Listen to the podcast of the poem.

Peace (in the numbers),
Kevin

Poetry on the Front Page

A local columnist at the regional newspaper did a nice piece last week on the 30Poems in 30Days fundraising challenge. Bob Flaherty (a novelist in his own right, by the way, with Puff) emailed me a few questions while I was away and then he checked out my voicethread and used some of what we talked about in his article.

It’s great to see the art of writing poetry on the front page of a newspaper.

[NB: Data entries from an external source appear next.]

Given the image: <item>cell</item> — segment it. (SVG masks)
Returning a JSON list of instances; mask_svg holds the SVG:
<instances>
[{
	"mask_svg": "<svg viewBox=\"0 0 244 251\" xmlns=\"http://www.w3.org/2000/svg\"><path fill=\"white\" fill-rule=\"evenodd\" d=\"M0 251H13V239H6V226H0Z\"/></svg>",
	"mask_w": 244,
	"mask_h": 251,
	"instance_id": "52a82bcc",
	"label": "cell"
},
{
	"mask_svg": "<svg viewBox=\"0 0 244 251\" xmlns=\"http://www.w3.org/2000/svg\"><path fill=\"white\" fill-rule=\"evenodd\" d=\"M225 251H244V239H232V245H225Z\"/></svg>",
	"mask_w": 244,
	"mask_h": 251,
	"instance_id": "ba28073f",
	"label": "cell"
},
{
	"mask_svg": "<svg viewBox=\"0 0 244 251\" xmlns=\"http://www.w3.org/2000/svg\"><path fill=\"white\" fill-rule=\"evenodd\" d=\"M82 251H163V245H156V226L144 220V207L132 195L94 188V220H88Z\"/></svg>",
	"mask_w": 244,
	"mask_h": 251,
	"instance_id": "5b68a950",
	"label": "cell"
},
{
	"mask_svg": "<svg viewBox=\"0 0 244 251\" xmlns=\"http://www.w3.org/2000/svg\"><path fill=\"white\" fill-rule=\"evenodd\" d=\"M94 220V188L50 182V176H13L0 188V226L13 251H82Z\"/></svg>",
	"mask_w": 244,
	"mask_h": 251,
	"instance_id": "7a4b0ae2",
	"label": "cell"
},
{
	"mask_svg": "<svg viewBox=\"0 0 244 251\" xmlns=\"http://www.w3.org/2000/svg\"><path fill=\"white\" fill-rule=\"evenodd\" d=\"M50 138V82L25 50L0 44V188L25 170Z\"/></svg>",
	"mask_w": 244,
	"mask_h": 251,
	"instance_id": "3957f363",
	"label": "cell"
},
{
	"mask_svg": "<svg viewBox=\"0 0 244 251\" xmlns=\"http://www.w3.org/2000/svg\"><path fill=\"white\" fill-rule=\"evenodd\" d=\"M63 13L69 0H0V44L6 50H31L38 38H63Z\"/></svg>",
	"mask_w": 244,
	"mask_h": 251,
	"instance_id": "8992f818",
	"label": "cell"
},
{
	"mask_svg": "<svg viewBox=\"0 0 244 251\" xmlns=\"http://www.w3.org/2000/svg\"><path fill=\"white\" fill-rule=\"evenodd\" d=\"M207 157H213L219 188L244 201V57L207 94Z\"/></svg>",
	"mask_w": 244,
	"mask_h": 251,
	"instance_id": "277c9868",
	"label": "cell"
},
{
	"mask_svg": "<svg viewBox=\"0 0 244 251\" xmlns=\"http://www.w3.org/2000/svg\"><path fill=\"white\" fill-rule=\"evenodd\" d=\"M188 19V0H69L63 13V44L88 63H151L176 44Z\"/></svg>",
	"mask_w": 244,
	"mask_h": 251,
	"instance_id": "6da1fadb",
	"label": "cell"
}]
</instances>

Here is just the intro and then the section with me, but you can read the entire article either online at the Daily Hampshire Gazette or with this pdf link that I created.

Peace (in the news),
Kevin

Day 23: 30Poems 30Days

(Poet’s note: if  you have ever been away from home for any extended period of time, than no explanation is necessary.)

Home is where I left it
when I left it behind —
there behind that blade of grass,
those tall oak trees,
the rose bush drooping by the fence,
the laughter inside the walls.
I never saw a sidewalk more welcoming
than the one I saw that led me back home.

Listen to the podcast of the poem.

Peace (in the arrival),

Kevin

Day 22: 30Poems 30Days

(Poet’s note: Sometimes, the writing of songs comes easy. It’s as if the song were there in the guitar and just needed a doorway out. Other times? Not so easy. Those are the days when I seem to have lost the key.)

Six strings humming
on a melody
with me strumming
delicately
in hopes that a song will fall
into my lap
and write itself.

You can listen to the poem in my voicethread.